You are viewing a plain text version of this content. The canonical link for it is here.
Posted to user@spark.apache.org by Mithila Joshi <jo...@gmail.com> on 2015/07/23 22:20:28 UTC
Fail to load hive tables through Spark
I am new to Spark and needed help in figuring out why my Hive databases are
not accessible to perform a data load through Spark.
Background:
1.
I am running Hive, Spark, and my Java program on a single machine. It's
a Cloudera QuickStart VM, CDH5.4x, on a VirtualBox.
2.
I have downloaded pre-built Spark 1.3.1.
3.
I am using the Hive bundled with the VM and can run hive queries through
Spark-shell and Hive cmd line without any issue. This includes running the
command:
LOAD DATA INPATH
'hdfs://quickstart.cloudera:8020/user/cloudera/test_table/result.parquet/'
INTO TABLE test_spark.test_table PARTITION(part = '2015-08-21');
Problem:
I am writing a Java program to read data from Cassandra and load it into
Hive. I have saved the results of the Cassandra read in parquet format in a
folder called 'result.parquet'.
Now I would like to load this into Hive. For this, I
1.
Copied the Hive-site.xml to the Spark conf folder.
- I made a change to this xml. I noticed that I had two hive-site.xml -
one which was auto generated and another which had Hive execution
parameters. I combined both into a single hive-site.xml.
2.
Code used (Java):
HiveContext hiveContext = new
HiveContext(JavaSparkContext.toSparkContext(sc));
hiveContext.sql("show databases").show();
hiveContext.sql("LOAD DATA INPATH
'hdfs://quickstart.cloudera:8020/user/cloudera/test_table/result.parquet/'
INTO TABLE test_spark.test_table PARTITION(part = '2015-08-21')").show();
So, this worked. And I could load data into Hive. Except, after I restarted
my VM, it has stopped working.

- [EXERCISE BRIEF]: Transcribe the Spark forum post in full, word for word, from its first line to its last. Rely on the Spark forum post alone.

- [DATA SHOWN]:
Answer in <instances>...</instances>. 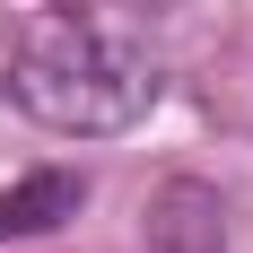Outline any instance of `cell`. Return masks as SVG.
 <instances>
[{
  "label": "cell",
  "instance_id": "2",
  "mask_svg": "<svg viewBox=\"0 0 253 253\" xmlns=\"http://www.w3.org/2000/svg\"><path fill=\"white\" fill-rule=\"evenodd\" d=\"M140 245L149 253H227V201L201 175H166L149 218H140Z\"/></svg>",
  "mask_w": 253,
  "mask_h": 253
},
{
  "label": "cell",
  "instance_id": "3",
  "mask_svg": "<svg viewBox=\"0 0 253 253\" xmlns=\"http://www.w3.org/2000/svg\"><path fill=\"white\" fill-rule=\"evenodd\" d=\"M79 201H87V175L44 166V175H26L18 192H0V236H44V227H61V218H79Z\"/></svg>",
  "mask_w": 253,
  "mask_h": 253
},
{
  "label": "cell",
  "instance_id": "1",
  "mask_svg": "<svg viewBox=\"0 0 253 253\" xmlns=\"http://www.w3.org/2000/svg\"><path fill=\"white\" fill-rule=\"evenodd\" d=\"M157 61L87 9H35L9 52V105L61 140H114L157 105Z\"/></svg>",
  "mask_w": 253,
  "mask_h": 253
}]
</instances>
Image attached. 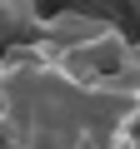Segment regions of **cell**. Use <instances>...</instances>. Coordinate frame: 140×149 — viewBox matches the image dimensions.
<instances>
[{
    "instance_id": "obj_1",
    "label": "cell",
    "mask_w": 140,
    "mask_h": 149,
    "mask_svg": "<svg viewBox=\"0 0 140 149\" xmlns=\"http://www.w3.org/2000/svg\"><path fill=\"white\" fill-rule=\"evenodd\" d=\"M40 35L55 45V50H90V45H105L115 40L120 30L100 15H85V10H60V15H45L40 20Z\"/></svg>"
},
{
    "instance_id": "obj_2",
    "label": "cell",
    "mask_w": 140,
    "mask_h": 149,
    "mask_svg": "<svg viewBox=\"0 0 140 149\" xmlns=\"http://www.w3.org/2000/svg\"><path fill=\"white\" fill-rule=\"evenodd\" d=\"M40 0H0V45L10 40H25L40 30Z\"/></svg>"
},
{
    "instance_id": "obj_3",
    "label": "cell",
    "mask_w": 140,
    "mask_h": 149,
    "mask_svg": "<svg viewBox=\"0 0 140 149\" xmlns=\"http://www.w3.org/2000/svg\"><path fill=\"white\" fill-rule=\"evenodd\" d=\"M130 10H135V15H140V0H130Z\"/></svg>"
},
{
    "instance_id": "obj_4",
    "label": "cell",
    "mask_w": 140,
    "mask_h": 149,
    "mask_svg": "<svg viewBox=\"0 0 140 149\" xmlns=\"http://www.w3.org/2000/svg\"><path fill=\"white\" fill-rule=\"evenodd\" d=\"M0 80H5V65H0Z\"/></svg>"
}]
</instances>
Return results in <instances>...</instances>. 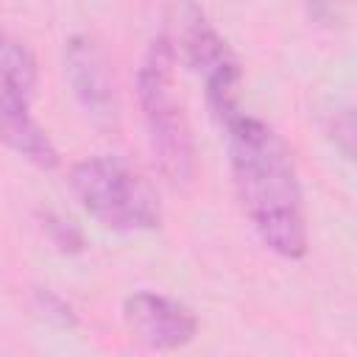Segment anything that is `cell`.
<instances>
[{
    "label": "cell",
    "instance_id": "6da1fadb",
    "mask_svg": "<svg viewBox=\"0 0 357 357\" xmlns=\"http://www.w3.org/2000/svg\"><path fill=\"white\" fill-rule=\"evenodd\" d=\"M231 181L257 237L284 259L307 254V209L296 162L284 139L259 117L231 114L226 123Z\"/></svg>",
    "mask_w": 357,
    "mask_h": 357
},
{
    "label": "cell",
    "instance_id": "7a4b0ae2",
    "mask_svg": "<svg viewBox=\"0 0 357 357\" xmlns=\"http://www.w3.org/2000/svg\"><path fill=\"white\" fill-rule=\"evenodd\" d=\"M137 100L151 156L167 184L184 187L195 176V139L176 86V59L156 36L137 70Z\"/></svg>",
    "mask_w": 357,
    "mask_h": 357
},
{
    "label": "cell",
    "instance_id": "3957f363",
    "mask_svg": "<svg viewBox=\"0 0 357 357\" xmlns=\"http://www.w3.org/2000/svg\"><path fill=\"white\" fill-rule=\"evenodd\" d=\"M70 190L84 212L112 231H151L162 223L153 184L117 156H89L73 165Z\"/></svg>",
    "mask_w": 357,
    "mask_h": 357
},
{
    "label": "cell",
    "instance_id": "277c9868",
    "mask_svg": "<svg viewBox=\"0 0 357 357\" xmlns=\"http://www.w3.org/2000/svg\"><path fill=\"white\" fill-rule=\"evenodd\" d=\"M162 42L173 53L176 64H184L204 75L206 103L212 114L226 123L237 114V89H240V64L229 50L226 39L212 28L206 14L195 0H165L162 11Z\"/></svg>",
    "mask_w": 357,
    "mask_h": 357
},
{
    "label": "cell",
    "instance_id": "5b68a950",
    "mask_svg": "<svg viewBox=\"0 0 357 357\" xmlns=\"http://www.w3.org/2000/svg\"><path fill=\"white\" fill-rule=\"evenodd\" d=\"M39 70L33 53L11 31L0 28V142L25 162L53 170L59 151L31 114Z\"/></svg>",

- [SOLVED EXERCISE]:
You are viewing a plain text version of this content. The canonical link for it is here.
Posted to user@spark.apache.org by Mithila Joshi <jo...@gmail.com> on 2015/07/23 22:20:28 UTC
Fail to load hive tables through Spark
I am new to Spark and needed help in figuring out why my Hive databases are
not accessible to perform a data load through Spark.
Background:
1.
I am running Hive, Spark, and my Java program on a single machine. It's
a Cloudera QuickStart VM, CDH5.4x, on a VirtualBox.
2.
I have downloaded pre-built Spark 1.3.1.
3.
I am using the Hive bundled with the VM and can run hive queries through
Spark-shell and Hive cmd line without any issue. This includes running the
command:
LOAD DATA INPATH
'hdfs://quickstart.cloudera:8020/user/cloudera/test_table/result.parquet/'
INTO TABLE test_spark.test_table PARTITION(part = '2015-08-21');
Problem:
I am writing a Java program to read data from Cassandra and load it into
Hive. I have saved the results of the Cassandra read in parquet format in a
folder called 'result.parquet'.
Now I would like to load this into Hive. For this, I
1.
Copied the Hive-site.xml to the Spark conf folder.
- I made a change to this xml. I noticed that I had two hive-site.xml -
one which was auto generated and another which had Hive execution
parameters. I combined both into a single hive-site.xml.
2.
Code used (Java):
HiveContext hiveContext = new
HiveContext(JavaSparkContext.toSparkContext(sc));
hiveContext.sql("show databases").show();
hiveContext.sql("LOAD DATA INPATH
'hdfs://quickstart.cloudera:8020/user/cloudera/test_table/result.parquet/'
INTO TABLE test_spark.test_table PARTITION(part = '2015-08-21')").show();
So, this worked. And I could load data into Hive. Except, after I restarted
my VM, it has stopped working.